Over the years, numerous models have been developed for the numerical simulation of cathode spots. A recent model, detailed in Ref. [1], simulates the hydrodynamics of the spot, on the basis of the heat transfer and Navier-Stokes equations and the particle level-set method. The present study centers on the implementation of the model of Ref. [1] in COMSOL Multiphysics and on the validation of the numerical methods for the simulation of phase change and surface deformation, and of the results.
The spatial and temporal distributions of the heat flux density to and the plasma pressure on the cathode surface were specified as input parameters. The dynamics of the molten metal were simulated by means of the Heat Transfer in Fluids and the Laminar Two-Phase Flow, Level Set interfaces, the latter available with the add-on CFD Module. The Application Libraries models “Rising Bubble” and “Continuous Casting - Apparent Heat Capacity Method” were used as examples of the implementation of the level-set and enthalpy-porosity methods in COMSOL Multiphysics. Special care was taken with the choice of parameters for both methods, as they can have a significant impact on the accuracy of the simulations results. In particular, an inappropriate choice of parameters will result in an interface too wide to properly and accurately resolve the head of the jet, or craters much deeper than they are wide; Fig. 1.
Simulations were performed for copper cathodes, subjected to a fixed energy flux density and different plasma pressures.
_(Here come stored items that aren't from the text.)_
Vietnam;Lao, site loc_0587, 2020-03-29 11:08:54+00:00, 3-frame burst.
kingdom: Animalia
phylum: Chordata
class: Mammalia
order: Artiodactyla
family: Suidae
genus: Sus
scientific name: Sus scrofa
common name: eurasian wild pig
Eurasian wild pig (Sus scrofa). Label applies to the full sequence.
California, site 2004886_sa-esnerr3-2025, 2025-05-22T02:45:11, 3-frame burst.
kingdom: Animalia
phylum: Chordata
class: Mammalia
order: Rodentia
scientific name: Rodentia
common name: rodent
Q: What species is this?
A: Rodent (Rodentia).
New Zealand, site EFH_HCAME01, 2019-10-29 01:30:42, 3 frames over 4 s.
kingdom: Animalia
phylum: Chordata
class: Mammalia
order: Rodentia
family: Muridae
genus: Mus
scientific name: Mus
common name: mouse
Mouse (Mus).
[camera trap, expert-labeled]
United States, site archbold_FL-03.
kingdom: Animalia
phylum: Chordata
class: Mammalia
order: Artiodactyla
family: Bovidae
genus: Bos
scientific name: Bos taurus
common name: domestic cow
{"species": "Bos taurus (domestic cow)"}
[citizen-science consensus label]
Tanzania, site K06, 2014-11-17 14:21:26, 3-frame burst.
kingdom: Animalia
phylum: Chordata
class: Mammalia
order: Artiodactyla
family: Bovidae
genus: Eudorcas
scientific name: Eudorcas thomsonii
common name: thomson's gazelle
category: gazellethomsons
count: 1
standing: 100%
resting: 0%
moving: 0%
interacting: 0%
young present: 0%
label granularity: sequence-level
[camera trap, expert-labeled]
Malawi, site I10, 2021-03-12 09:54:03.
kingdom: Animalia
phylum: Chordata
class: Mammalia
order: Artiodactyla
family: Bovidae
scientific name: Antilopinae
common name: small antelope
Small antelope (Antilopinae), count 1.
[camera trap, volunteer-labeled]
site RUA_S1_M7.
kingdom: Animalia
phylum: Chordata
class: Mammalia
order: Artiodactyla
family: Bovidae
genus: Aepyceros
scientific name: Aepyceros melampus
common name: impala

The simulation results reveal the formation of a crater with an axially symmetric liquid-metal jet at the periphery, as a result of displacement of the molten material due to the pressure exerted by the plasma over the cathode surface, Fig. 2. The results of this study closely match the ones in Ref. [1]; some minor differences were identified, which can be attributed to the different chosen material properties and numerical methods used.
The model and results presented in this work served as validation of the hydrodynamic part of a detailed model of cathode spots in vacuum arcs, which describes all key mechanisms occurring in the spot (including current transfer and the vaporization of the cathode material in the spot, its subsequent ionization and the interaction of the produced plasma with the cathode) [2].